§ **What the task requires**
Extract the full listing below, reproducing every line character for character.

# Material supplied start

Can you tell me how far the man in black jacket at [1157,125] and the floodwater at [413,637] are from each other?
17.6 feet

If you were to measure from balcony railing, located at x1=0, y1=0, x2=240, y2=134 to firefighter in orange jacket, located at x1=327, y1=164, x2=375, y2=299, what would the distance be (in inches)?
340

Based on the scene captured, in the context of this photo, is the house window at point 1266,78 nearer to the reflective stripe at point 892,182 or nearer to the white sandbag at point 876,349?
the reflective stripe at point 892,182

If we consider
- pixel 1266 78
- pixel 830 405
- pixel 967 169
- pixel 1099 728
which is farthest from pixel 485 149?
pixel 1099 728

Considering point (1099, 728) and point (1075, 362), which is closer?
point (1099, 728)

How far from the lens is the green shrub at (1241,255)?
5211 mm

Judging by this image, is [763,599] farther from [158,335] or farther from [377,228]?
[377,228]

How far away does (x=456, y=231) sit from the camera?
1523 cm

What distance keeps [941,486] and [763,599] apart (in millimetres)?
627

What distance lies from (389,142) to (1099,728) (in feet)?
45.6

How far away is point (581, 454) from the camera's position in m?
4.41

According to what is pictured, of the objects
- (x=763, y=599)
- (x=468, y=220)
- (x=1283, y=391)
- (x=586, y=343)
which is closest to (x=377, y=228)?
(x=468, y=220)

# Material supplied end

§ **Problem solution**
Can you tell me how far the man in black jacket at [1157,125] and the floodwater at [413,637] are from each other?
17.6 feet

If you were to measure from balcony railing, located at x1=0, y1=0, x2=240, y2=134 to firefighter in orange jacket, located at x1=327, y1=164, x2=375, y2=299, what would the distance be (in inches)?
340

Based on the scene captured, in the context of this photo, is the house window at point 1266,78 nearer to the reflective stripe at point 892,182 or nearer to the white sandbag at point 876,349?
the reflective stripe at point 892,182

If we consider
- pixel 1266 78
- pixel 830 405
- pixel 967 169
- pixel 1099 728
which is farthest from pixel 485 149?
pixel 1099 728

Considering point (1099, 728) and point (1075, 362), which is closer?
point (1099, 728)

How far from the lens is the green shrub at (1241,255)?
5211 mm

Judging by this image, is [763,599] farther from [158,335] or farther from [377,228]?
[377,228]

How far away does (x=456, y=231) sit from the camera?
1523 cm

What distance keeps [941,486] and [763,599] apart (in millimetres)?
627

What distance lies from (389,142) to (1099,728) (in feet)?
45.6

How far away is point (581, 454) from the camera's position in m?
4.41

According to what is pictured, of the objects
- (x=763, y=599)
- (x=468, y=220)
- (x=1283, y=391)
- (x=586, y=343)
which is closest to (x=377, y=228)?
(x=468, y=220)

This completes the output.